::: SOURCE DOCUMENT

Mon 24 Mar 2014
After my former wife Cathy Mitchell and I went our separate ways in 1981, she began teaching at the University of North Carolina at Asheville and became the school’s first full-time professor of Mass Communications. She earned a doctorate at the University of Tennessee and with an Economics professor, Pamela Nickless, founded UNC’s Women’s Studies program.
In 1995, she wrote a book about the pioneering newswoman Margaret Fuller, who had worked for Horace Greeley at The New York Herald Tribune beginning in 1844. I’ve read the book, Margaret Fuller’s New York Journalism, which is first rate. Five years ago, Cathy published another book that I only just now had a chance to read.
(After my book, The Light on the Coast: 65 Years of News Big and Small as Reported in The Point Reyes Light, was published at the end of last year, she and I traded books cross country.)
Kafka’s dog spends its time contemplating the nature of existence but pays no attention to the role of man.
In his world, humans don’t feed dogs. Rather dogs through incantation, dance, and song “call down” food “from above.”
Unlike Kafka’s dog, the Boykin spaniel named Star, who narrates Cathy’s book, is fixated on how to get along with humans.
She is terrified when she angers humans, whom she calls “leaders,” rejoices when one calls her a “good dog,” and is ecstatic when one gives her a treat of yummy food.
Now retired, Cathy volunteers with Boykin Spaniel Rescue and has a spaniel of her own named Lily (seen below with Cathy in a Verve Magazine photo). Lily inspired her story, Cathy notes, “but this book is a work of fiction.”
Rather than train her, first one family and then another puts her up for adoption.
The first time it happens, an animal shelter comes close to having her euthanized.
Finally, a woman with more patience adopts Star, takes her to obedience school, and eventually trains her how to stay out of trouble.
Although she likes to chase rabbits, Star ultimately saves a pet rabbit she finds injured in the woods, and this cements her reputation as a “good dog.”

::::::
::: DATA EXCERPTS

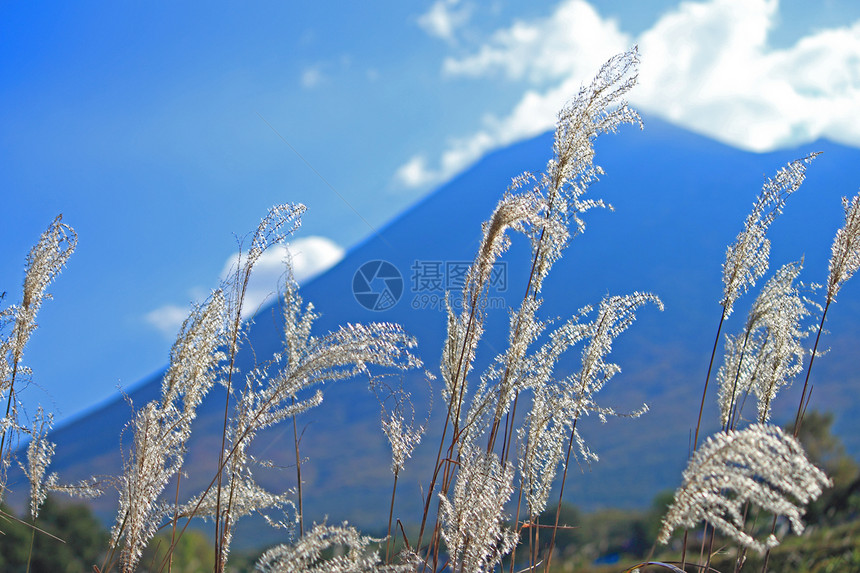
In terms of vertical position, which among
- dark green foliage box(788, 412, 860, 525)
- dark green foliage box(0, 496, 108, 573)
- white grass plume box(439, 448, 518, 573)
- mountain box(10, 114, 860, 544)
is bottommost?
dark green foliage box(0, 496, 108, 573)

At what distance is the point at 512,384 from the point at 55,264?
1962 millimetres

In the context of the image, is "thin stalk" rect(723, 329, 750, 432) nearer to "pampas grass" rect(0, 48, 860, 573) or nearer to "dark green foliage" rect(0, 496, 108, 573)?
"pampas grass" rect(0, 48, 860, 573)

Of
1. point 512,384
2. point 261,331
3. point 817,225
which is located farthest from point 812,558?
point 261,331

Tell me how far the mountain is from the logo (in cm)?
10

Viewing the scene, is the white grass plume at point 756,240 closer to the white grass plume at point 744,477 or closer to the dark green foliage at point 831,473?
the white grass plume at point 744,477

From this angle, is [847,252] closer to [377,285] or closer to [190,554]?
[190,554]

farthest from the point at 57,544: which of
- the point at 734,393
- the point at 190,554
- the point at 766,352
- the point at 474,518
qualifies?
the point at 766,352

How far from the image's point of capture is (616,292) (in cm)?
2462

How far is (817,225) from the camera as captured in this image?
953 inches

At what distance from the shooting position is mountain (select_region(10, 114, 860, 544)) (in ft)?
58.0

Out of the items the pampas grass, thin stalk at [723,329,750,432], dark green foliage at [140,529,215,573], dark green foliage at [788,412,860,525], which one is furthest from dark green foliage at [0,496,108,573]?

::::::

- **REQUIRED WORK**
1) In the post about Cathy Mitchell's books, who founded UNC's Women's Studies program with her?
2) Continue the post about Cathy Mitchell's books from the point where it stops.

- **TASK ANSWERS**
1) Pamela Nickless, an Economics professor.

2)
“No one dog could have as many adventures as little Star does,” Cathy writes in the book’s acknowledgements. “However, my Lily really did save a pet rabbit’s life.”
Although she doesn’t mention it, I’m fairly certain one of Star’s other adventures is based on another dog in Cathy’s life.
When Cathy and I lived in Sonora, she teaching at Columbia Junior College and me reporting for The Daily Union Democrat, we got a cockapoo from the Berkeley pound.
A cross between a spaniel and a poodle, she looked like a small sheep dog. We named her Andromache after the wife of Hector in the Trojan War, but we called her Andy for everyday purposes.
One day Andy and the neighbor’s dog spotted a rattlesnake in our carport. When the neighbor’s dog started to inspect the snake, I quickly pulled the dog away only to have Andy get close enough to be bit.
Cathy and I rushed Andy to a veterinarian who didn’t sound particularly concerned. He didn’t administer any serum but did give her a shot of antibiotics. You never know what the last thing was that snake bit, he said.
With some uncertainty, we took Andy home. A goiter the size of an orange had formed on her neck, and she appeared to be drugged. It took a couple of days for her to recover, but she did.
In the book, Star is similarly bit by a rattlesnake and is taken to a vet who says almost word for word what the vet in Sonora had told us. Star too recovers. Cathy notes she discussed snake-bitten dogs with veterinarians at All Pets Animal Hospital, but Andy must have provided the inspiration.
The dominant theme of Save a Spaniel is the problem dogs and humans have understanding each other, but the problem can be solved. By the end of the book, Star has evolved into a therapy dog that regularly visits an old folks home where everybody wants to spend time with her, and she wants to spend time with everybody.
Save a Spaniel is an excellent book, and I’m hardly the first reviewer to say so. It’s available from Amazon for $13.46.